Components of Attribute-Based Access Control

Subject
The subject is the user requesting access to a resource to perform an action. Subject
attributes in a user profile include ID, job roles, group memberships, departmental
and organizational memberships, management level, security clearance, and other
identifying criteria. ABAC systems often obtain this data from an HR system or
directory, or otherwise collect this information from authentication tokens used
during login.

Resource
The resource is the asset or object (such as a file, application, server, or even API) that
the subject wants to access. Resource attributes are all identifying characteristics, like
a file’s creation date, its owner, file name and type, and data sensitivity. For example,
when trying to access your online bank account, the resource involved would be
“bank account = <correct account number>.”

Action
The action is what the user is trying to do with the resource.
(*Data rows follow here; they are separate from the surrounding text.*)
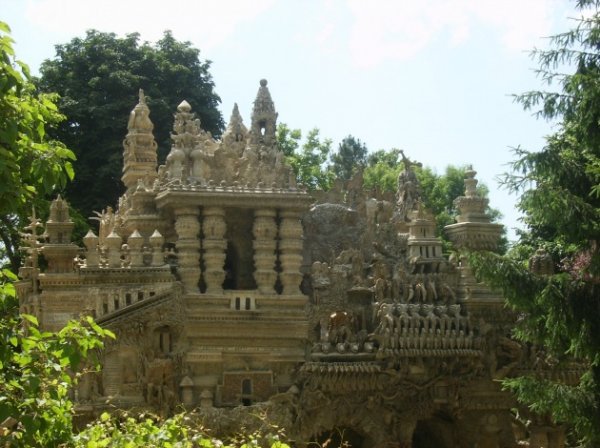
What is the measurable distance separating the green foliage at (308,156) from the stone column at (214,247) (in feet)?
58.8

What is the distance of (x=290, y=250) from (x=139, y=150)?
5658mm

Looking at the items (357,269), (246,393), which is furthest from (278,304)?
(357,269)

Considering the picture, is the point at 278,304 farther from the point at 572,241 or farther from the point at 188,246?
the point at 572,241

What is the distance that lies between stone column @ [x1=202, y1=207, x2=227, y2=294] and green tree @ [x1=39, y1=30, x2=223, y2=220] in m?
11.3

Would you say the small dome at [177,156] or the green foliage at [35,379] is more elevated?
the small dome at [177,156]

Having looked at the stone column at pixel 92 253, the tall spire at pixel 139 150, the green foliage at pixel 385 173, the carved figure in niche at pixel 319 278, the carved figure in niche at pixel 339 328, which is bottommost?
the carved figure in niche at pixel 339 328

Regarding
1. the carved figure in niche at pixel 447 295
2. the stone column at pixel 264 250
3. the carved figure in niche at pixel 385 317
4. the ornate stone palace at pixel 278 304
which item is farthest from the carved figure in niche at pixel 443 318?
the stone column at pixel 264 250

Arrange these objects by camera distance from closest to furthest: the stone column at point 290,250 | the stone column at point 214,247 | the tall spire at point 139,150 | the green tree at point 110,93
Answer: the stone column at point 214,247, the stone column at point 290,250, the tall spire at point 139,150, the green tree at point 110,93

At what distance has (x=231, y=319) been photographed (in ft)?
86.5

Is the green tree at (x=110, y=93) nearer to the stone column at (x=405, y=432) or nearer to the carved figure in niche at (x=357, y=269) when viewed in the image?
the carved figure in niche at (x=357, y=269)

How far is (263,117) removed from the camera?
96.1ft

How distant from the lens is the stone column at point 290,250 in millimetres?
26875

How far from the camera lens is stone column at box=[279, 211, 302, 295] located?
26875mm

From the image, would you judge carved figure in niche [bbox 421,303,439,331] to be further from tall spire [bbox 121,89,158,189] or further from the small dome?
tall spire [bbox 121,89,158,189]
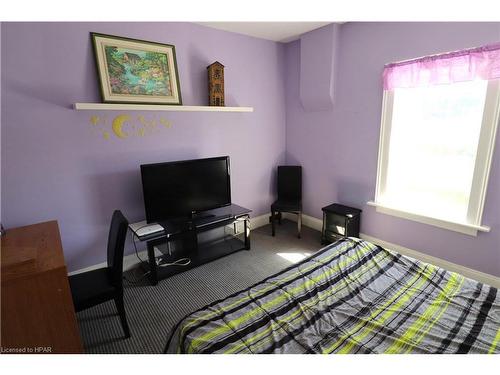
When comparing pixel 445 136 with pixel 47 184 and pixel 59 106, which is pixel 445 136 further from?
pixel 47 184

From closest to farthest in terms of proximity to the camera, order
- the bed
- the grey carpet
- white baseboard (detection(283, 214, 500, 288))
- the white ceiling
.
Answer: the bed → the grey carpet → white baseboard (detection(283, 214, 500, 288)) → the white ceiling

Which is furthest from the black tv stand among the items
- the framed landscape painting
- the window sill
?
the window sill

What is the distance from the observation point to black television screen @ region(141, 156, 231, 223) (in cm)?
246

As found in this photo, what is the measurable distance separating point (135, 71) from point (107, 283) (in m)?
1.84

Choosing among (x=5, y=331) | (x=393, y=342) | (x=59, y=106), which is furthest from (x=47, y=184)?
(x=393, y=342)

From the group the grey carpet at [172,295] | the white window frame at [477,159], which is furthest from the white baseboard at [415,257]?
the white window frame at [477,159]

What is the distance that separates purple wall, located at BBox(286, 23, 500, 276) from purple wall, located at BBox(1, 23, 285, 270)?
0.78 meters

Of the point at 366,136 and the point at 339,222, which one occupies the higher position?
the point at 366,136

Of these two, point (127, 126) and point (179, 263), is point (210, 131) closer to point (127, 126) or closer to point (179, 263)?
point (127, 126)

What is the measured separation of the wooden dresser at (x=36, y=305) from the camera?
4.42 ft

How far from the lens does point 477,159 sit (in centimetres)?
218

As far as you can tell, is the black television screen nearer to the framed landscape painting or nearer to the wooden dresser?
the framed landscape painting

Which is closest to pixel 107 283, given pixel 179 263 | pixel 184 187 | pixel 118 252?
pixel 118 252

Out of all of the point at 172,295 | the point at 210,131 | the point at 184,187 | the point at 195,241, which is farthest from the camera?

Common action
attributes include “read,” “write,” “edit,” “copy,” and “delete.” In some cases, multiple
attributes can describe an action. To continue with the online banking example,
requesting a transfer may have the characteristics “action type = transfer” and
“amount = $200.”

Environment
The environment is the broader context of each access request. All environmental
attributes speak to contextual factors like the time and location of an access attempt,
the subject’s device, communication protocol, and encryption strength. Contextual
information can also include risk signals that the organization has established, such
as authentication strength and the subject’s normal behavior patterns.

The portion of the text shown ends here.